SELECTED PASSAGE |
.....
Finding distance on a distance-time graph

[chwala]

Homework Statement

find the distance travelled by considering the distance-time graph below

Relevant Equations

travel graphs

this question caught me by surprise, i had made an assumption that its straight forward...my interest is on question 1.b

the total distance traveled is $1+1+8=10$...
average speed is therefore = $2.5m/s$

 

[BvU]

Hello !

my interest is on question 1.b

And you have an answer. What is your question ?

 

[chwala]

Hello !

And you have an answer. What is your question ?

i do not really have a question, i am looking for an alternative approach...or can i assume there isn't?

 

[Mark44]

i do not really have a question, i am looking for an alternative approach...or can i assume there isn't?

Right, there isn't. Just look at the graph to see how the position changes each second. Note that although the particle traveled 10 units, its displacement changed by only 8 units. In the first second it moved backward by 1 unit, then forward in the second second to get to its original position, then moved 8 units in the next two seconds, from 5 to 13. So although the distance traveled was 1 + 1 + 8 = 10 units, its change in position was -1 + 1 + 8 = 8 units.
.....
CHALLENGES |
1. In the forum thread on the distance-time graph, what change in position does Mark44 give for the particle?
2. Please extract every line of the records that contains the string "number".
The forum thread has no connection to the records that follow it.
.....
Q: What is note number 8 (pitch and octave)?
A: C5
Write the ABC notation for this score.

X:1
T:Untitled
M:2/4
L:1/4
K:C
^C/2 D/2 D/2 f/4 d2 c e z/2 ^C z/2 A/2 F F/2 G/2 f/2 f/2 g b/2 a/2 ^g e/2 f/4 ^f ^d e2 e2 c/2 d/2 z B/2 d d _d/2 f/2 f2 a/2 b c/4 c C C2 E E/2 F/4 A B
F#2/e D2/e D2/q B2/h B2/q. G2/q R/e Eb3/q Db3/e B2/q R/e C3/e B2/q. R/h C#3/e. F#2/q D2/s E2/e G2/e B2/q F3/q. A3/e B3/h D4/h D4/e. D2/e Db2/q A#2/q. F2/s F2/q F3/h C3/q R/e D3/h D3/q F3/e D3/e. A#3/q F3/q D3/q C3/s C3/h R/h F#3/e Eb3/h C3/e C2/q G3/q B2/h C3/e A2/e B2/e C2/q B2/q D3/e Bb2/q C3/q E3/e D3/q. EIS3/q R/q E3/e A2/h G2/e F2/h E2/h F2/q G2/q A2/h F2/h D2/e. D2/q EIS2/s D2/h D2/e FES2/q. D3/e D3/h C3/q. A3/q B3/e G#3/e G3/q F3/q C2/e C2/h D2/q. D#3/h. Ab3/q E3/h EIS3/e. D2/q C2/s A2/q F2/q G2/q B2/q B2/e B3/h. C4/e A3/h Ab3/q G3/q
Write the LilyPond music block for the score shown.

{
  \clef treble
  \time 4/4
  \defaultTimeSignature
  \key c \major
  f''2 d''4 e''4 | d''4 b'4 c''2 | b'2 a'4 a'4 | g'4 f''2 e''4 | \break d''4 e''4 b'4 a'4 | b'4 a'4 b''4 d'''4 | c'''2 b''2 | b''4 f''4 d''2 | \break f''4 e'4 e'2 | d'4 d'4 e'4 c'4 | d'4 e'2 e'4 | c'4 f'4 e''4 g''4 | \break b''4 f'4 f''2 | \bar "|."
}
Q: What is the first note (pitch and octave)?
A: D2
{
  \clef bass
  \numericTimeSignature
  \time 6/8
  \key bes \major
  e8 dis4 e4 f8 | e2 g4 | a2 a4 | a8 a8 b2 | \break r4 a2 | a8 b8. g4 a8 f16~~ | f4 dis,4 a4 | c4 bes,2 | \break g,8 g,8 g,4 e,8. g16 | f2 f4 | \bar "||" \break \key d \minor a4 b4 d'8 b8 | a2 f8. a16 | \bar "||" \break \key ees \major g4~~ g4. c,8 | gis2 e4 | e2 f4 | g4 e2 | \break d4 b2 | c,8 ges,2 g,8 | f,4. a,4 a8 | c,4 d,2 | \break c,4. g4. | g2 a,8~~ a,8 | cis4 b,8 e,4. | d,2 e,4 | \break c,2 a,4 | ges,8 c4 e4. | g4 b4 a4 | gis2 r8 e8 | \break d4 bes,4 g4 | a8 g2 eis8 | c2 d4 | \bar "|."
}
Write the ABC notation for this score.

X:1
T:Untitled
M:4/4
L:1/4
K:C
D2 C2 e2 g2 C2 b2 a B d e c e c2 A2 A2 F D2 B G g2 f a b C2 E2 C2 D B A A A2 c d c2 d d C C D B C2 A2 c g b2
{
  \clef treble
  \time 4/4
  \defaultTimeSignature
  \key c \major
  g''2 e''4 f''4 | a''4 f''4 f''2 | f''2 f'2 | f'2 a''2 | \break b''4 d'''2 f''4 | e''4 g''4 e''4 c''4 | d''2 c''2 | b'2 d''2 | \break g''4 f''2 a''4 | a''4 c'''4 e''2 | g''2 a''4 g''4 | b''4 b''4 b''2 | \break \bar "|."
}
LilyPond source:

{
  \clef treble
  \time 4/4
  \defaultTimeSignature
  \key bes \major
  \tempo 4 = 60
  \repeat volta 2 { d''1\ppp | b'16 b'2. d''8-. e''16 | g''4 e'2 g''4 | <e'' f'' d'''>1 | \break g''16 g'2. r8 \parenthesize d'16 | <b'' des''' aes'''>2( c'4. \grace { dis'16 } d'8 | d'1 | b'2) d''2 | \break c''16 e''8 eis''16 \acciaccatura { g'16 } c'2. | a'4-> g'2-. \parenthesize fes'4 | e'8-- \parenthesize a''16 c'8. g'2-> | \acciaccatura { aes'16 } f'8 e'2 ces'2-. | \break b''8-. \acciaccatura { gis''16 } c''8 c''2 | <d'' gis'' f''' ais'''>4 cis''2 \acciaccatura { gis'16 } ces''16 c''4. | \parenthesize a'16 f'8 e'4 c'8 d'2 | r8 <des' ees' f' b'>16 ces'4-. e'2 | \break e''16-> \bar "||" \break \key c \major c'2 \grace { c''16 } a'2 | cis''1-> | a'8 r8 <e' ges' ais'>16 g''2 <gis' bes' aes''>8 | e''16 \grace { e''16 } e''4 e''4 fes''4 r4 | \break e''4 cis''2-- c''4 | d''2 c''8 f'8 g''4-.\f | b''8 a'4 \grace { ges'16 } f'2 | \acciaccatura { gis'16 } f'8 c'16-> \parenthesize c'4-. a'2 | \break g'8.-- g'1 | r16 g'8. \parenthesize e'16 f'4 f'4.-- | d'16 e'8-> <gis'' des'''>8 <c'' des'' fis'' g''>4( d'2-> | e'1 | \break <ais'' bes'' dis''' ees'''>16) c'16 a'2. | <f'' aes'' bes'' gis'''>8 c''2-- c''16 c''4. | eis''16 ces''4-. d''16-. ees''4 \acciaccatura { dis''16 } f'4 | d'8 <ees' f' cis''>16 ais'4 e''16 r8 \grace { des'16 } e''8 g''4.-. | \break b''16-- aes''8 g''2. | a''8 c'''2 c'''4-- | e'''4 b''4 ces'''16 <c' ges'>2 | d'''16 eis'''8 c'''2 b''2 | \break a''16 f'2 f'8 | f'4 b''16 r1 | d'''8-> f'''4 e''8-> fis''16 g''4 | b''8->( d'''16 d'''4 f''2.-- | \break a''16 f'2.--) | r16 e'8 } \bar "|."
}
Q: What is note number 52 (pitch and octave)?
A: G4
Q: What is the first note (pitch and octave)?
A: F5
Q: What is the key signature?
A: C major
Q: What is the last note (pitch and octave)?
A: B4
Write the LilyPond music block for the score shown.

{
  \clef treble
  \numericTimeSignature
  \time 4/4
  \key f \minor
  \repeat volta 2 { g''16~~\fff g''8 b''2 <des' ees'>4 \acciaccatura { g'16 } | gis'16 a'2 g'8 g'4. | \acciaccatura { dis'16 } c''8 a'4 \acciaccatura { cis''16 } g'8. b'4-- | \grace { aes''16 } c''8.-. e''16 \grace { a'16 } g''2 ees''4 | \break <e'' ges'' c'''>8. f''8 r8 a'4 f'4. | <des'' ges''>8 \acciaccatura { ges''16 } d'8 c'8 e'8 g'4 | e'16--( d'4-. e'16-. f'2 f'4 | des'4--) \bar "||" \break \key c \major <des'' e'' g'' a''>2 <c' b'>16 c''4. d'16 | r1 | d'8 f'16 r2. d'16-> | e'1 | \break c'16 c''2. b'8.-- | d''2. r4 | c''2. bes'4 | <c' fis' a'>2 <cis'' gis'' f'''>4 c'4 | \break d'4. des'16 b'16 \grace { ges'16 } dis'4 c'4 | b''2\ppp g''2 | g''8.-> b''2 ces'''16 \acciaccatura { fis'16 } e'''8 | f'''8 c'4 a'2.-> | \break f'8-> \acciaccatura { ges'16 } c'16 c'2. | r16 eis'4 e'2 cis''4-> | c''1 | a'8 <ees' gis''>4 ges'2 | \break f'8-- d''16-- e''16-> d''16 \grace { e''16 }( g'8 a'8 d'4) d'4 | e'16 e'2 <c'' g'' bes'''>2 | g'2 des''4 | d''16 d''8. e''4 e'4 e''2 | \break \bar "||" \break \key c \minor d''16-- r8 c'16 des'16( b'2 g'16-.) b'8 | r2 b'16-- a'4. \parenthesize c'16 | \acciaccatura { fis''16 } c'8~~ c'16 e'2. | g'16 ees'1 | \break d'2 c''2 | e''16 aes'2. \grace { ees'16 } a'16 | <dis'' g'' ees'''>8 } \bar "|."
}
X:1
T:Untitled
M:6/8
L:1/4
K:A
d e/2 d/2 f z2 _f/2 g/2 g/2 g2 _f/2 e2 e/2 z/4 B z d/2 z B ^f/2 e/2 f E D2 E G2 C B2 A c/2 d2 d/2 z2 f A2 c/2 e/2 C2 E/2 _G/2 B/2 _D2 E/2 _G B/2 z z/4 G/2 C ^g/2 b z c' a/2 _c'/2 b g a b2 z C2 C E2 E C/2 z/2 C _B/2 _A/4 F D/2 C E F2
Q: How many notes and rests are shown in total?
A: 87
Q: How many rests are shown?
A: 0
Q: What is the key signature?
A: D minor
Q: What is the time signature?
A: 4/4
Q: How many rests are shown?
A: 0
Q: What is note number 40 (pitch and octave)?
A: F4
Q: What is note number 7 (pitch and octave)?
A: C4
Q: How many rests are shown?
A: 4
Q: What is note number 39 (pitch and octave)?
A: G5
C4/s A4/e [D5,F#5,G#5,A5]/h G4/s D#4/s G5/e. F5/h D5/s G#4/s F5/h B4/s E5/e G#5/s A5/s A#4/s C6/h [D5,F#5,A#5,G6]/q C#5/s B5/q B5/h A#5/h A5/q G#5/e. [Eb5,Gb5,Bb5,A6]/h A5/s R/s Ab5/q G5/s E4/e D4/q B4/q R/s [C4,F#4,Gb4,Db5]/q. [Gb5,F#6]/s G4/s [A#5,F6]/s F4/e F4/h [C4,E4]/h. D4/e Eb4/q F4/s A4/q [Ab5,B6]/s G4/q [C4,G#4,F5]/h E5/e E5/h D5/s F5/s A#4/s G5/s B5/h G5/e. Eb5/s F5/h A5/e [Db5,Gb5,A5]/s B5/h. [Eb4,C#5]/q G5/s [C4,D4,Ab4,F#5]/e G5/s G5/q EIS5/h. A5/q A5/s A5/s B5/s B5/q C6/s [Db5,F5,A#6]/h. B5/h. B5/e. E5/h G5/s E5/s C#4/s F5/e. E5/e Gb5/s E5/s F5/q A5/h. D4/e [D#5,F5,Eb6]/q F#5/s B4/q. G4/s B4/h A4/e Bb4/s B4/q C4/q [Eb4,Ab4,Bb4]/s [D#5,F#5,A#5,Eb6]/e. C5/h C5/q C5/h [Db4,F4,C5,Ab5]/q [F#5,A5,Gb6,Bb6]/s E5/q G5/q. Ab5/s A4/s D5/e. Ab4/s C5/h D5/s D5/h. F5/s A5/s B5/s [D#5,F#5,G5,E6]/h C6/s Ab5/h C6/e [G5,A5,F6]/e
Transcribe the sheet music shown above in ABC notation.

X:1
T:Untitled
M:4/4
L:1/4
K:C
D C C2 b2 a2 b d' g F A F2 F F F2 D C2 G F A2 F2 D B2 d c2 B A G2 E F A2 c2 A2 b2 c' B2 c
.....
EXERCISE SOLUTIONS |
1. 8 units

2.
Q: What is note number 8 (pitch and octave)?
Q: What is note number 52 (pitch and octave)?
Q: What is note number 40 (pitch and octave)?
Q: What is note number 7 (pitch and octave)?
Q: What is note number 39 (pitch and octave)?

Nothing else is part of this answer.